Republican presidential nominee Donald Trump made a rare mention of the internet, speaking Monday on foreign policy at Youngstown State University in Ohio. “We cannot allow the internet to be used as a recruiting tool and for other purposes by our enemies,” Trump said, referring to the Islamic State group. “We must shut down their access to this form of communication and we must do it immediately.” Trump cited ideas about shutting down parts of the internet during the GOP primary season. The idea demonstrates “both poor judgment and ignorance about how technology works,” several tech industry and ex-FCC officials said last month (see 1607140086). Cyberwarfare will be “essential in dismantling Islamic terrorism” and a Trump administration would “aggressively pursue” a strategy internationally of “expanded intelligence sharing and cyberwarfare to disrupt and disable [the Islamic State] propaganda and recruiting,” Trump said Monday.

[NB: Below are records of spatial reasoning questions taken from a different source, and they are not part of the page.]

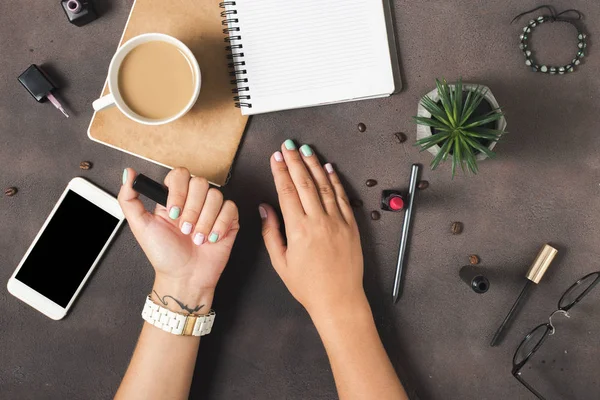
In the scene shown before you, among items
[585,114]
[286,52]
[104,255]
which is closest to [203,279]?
[104,255]

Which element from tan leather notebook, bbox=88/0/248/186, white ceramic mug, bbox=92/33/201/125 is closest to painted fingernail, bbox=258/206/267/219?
tan leather notebook, bbox=88/0/248/186

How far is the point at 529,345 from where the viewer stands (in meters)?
0.92

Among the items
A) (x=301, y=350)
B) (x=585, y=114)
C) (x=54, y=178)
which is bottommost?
(x=301, y=350)

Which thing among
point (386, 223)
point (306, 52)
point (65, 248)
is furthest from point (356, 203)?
point (65, 248)

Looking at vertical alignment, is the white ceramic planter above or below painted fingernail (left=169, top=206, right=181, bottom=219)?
above

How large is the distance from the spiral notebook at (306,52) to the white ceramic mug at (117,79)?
10 centimetres

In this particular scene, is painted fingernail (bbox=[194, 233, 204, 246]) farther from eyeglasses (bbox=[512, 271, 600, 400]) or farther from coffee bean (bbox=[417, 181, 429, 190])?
eyeglasses (bbox=[512, 271, 600, 400])

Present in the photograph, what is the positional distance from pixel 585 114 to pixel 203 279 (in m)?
0.79

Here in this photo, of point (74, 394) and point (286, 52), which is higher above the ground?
point (286, 52)

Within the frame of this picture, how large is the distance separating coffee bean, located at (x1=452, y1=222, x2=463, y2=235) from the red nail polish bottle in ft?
0.36

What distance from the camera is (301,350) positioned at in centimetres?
91

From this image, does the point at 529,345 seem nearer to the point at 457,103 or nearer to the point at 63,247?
the point at 457,103

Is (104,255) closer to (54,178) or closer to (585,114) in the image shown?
(54,178)

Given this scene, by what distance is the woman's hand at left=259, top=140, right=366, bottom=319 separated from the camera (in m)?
0.85
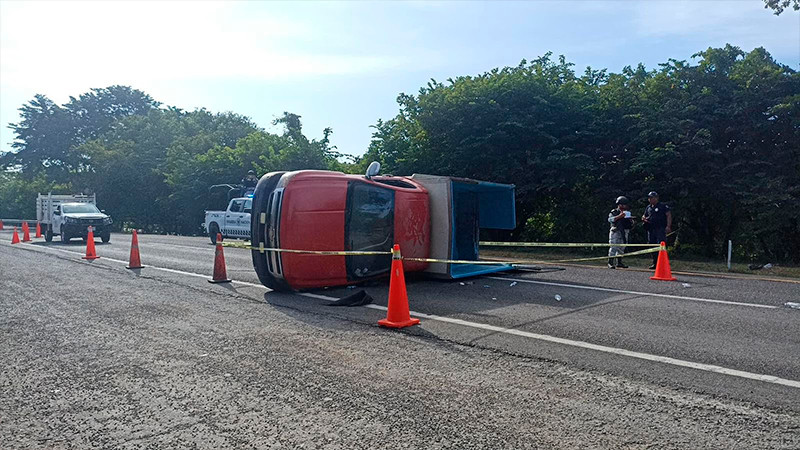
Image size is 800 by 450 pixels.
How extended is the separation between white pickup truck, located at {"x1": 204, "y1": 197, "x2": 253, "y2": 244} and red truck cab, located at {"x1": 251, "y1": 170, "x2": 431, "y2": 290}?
14256 millimetres

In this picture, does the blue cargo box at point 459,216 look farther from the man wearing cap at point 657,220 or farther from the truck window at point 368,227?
the man wearing cap at point 657,220

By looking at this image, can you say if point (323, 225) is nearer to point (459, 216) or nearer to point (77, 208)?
point (459, 216)

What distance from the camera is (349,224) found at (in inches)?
400

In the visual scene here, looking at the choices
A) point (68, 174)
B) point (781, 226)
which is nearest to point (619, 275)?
point (781, 226)

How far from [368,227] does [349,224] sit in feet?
1.39

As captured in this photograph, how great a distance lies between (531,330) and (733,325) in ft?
7.74

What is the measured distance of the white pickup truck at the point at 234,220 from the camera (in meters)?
24.3

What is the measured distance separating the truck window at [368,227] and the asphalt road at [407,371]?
97cm

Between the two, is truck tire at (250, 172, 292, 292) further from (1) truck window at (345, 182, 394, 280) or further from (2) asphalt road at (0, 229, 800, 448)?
(1) truck window at (345, 182, 394, 280)

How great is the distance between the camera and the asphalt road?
3.97 m

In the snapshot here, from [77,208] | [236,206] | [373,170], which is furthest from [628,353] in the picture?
[77,208]

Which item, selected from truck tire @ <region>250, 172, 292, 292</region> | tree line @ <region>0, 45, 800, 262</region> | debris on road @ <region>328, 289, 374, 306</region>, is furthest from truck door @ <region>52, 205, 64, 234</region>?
debris on road @ <region>328, 289, 374, 306</region>

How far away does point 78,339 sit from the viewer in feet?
22.1

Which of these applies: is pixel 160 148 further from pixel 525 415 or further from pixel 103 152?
pixel 525 415
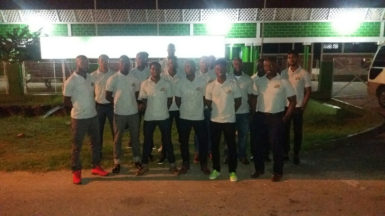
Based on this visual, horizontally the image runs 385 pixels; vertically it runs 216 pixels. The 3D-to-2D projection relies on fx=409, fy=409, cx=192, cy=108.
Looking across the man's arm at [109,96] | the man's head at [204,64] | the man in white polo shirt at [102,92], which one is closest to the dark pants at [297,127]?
the man's head at [204,64]

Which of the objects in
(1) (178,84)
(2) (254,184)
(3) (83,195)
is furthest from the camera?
(1) (178,84)

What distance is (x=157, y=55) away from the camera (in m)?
14.0

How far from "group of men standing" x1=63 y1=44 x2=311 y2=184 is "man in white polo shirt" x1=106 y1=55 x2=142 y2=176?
0.02m

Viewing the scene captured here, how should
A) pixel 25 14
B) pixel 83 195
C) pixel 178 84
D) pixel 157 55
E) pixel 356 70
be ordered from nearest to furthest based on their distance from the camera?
pixel 83 195 < pixel 178 84 < pixel 157 55 < pixel 356 70 < pixel 25 14

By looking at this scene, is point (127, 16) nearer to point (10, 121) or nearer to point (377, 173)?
point (10, 121)

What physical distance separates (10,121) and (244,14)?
1202cm

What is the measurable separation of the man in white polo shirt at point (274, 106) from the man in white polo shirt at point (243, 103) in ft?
1.25

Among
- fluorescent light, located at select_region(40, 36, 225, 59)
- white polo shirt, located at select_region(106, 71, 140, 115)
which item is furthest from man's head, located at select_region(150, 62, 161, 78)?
fluorescent light, located at select_region(40, 36, 225, 59)

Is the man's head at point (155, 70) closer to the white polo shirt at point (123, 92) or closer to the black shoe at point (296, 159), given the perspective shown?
the white polo shirt at point (123, 92)

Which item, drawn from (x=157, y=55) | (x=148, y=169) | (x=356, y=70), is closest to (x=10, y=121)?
(x=157, y=55)

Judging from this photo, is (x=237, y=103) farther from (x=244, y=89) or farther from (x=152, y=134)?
(x=152, y=134)

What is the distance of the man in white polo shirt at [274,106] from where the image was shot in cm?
594

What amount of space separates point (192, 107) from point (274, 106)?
1.23 metres

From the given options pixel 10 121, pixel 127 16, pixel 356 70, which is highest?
pixel 127 16
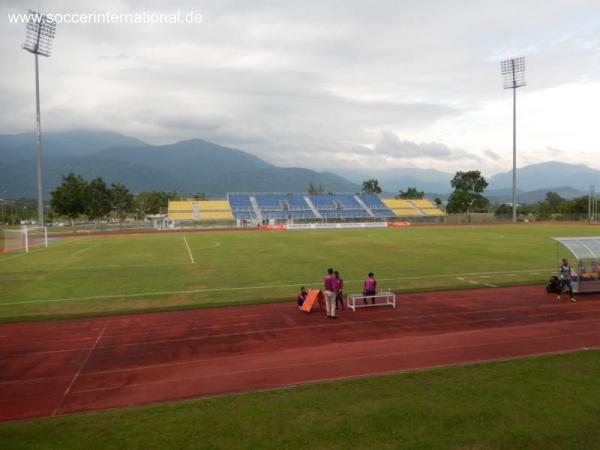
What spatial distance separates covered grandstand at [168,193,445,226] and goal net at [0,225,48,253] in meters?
30.7

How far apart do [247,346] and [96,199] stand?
70955 mm

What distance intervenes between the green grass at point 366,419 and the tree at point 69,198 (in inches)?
2774

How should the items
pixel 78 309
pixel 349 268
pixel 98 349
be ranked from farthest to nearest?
1. pixel 349 268
2. pixel 78 309
3. pixel 98 349

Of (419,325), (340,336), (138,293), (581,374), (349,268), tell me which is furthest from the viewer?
(349,268)

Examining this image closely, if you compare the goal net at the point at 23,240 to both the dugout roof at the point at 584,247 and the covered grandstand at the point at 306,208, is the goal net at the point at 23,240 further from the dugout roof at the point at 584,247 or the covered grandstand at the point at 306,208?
the dugout roof at the point at 584,247

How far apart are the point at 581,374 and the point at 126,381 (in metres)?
9.53

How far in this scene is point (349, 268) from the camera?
25391mm

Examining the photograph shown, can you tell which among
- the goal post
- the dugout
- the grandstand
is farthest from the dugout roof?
the grandstand

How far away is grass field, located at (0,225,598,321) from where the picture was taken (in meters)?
17.6

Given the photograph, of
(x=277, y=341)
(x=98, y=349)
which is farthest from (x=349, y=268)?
(x=98, y=349)

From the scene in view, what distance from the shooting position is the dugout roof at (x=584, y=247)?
17.7 m

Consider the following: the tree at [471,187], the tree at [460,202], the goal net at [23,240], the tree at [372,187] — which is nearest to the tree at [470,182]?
the tree at [471,187]

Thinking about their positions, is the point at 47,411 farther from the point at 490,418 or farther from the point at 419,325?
the point at 419,325

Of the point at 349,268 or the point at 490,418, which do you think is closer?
the point at 490,418
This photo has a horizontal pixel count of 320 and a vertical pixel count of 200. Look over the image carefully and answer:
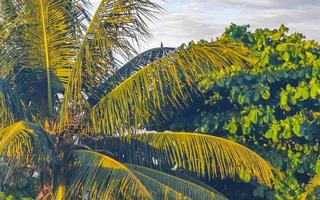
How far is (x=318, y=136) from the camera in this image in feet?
38.7

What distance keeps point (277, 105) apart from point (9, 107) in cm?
454

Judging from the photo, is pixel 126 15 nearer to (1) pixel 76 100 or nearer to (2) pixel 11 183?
(1) pixel 76 100

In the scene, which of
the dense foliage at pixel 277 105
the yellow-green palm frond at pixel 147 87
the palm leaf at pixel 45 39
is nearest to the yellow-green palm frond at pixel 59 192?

Democratic presidential nominee Hillary Clinton campaigned on her broadband deployment plans again Thursday, speaking on the economy in Warren, Michigan. She said she wants to work with both parties starting on Day One of her administration on advancing an infrastructure investment package, a big-ticket item she floated last year that has increasingly dominated her speeches and campaign remarks in recent weeks. “I happen to think we should be ambitious,” Clinton said. “While we’re at it, let’s connect every household in America to broadband by the year 2020. It’s astonishing to me how many places in America -- not way, way far away from cities but in cities and near cities -- that don’t have access to broadband. And that disadvantages kids who are asked to do homework using the internet. Five million of them live in households without access to the internet. You talk about an achievement gap -- it starts right there.”